The film is nominated for the Best Foreign Film Oscar at this Sunday's Academy Awards. It doesn't offer any easy exits or answers and some viewers might find it more frustrating than rewarding. I do think that Zvyagintsev aims to unnerve us -- but with visual artistry and subtle introspection, and he succeeds in that. The final shot of the film is filled with muted desperation. I also want to point out that newcomer Novikov does some really impressive acting as the broken Aloysha. In only a few early scenes, we feel his devastation and his sadness hangs over the rest of the film like a dark cloud, following the characters wherever they go. He haunts our memories too.
Early in the film we learn that Zhenya (Maryana Spivak) and Boris (Aleksey Rozin) are in the final steps of finalizing their divorce. While Zhenya is showing their high rise condo to potential buyers (a young couple who are expecting), they come across her twelve-year-old son Alyosha's (Matvey Novikov) room. Zhenya is cold with him and even hits him upside the head for not immediately greeting the young couple. We sense a strong disconnect between mother and son; this isn't a parent's warmth or a child's elation. Later that day, Boris comes home and he and Zhenya exchange some harsh words. It's not so much that the love is lost between them -- it becomes glaringly obvious that the couple only married because Zhenya was pregnant with Aloysha at a young age. They've been putting up the facade of a functioning family, but they don't want each other, let alone their kid.

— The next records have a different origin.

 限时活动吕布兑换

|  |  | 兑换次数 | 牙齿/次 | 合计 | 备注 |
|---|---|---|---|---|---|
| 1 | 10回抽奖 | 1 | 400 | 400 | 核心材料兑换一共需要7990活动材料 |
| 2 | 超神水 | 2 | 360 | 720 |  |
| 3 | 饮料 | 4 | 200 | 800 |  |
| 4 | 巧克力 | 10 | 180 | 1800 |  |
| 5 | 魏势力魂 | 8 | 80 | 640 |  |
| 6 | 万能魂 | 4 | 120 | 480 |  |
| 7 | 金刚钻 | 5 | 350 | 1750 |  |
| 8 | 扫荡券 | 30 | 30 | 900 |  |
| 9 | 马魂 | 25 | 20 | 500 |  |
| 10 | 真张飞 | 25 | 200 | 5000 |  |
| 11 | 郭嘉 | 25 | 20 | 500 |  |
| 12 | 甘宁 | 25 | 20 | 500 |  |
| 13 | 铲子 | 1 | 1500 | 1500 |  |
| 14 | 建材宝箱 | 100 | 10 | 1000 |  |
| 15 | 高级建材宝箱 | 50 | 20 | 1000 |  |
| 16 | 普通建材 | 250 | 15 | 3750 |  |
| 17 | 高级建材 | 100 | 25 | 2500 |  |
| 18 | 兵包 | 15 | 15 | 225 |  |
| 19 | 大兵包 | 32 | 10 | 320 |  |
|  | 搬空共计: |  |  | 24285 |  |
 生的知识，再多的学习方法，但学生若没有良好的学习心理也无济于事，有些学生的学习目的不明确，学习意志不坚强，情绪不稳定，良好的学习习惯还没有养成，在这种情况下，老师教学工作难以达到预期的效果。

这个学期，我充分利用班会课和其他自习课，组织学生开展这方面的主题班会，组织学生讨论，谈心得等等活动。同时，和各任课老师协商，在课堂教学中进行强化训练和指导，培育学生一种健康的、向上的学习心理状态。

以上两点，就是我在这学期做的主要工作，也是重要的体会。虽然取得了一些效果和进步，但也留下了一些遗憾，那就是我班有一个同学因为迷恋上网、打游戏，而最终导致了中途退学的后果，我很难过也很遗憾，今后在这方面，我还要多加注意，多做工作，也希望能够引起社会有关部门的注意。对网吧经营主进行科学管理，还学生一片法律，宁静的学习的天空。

But that's just the start of things. Boris impregnated a much younger girl and spends most of his nights sleeping at her place. The young girl still lives with her mom. And Zhenya, although she manages her own salon and is a strikingly attractive woman, is quietly falling apart. She distracts herself with her new boyfriend, a much older gentlemen with a postmodern-deco apartment but maybe her attraction to him is connected to her own at arms length upbringing. In a fascinating and unnerving scene later in the film, we meet Zhenya's mother, a spiteful woman who lives outside Moscow in a walled-up home. Everything we need to know about Zhenya's identity is trapped in those walls.
The plot wheels of Loveless really start to turn once Aloysha goes missing. Of course, in their selfish aloofness, it takes Zhenya and Boris more than a day to notice that their child is missing. The cops are of little help, but fortunately a volunteer group that searches for missing persons comes to their aid. Zvyagintsev and his cinematographer Mikhail Krichman create some gorgeously eerie imagery as the search party ventures through abandoned buildings and the unforgiving forest. Loveless is fascinating because we care so much about the safety of the kid but are forced to endure all the uncertainty of the search with protagonists (Zhenya and Boris) we very much don't approve of.
The film is nominated for the Best Foreign Film Oscar at this Sunday's Academy Awards. It doesn't offer any easy exits or answers and some viewers might find it more frustrating than rewarding. I do think that Zvyagintsev aims to unnerve us -- but with visual artistry and subtle introspection, and he succeeds in that. The final shot of the film is filled with muted desperation. I also want to point out that newcomer Novikov does some really impressive acting as the broken Aloysha. In only a few early scenes, we feel his devastation and his sadness hangs over the rest of the film like a dark cloud, following the characters wherever they go. He haunts our memories too.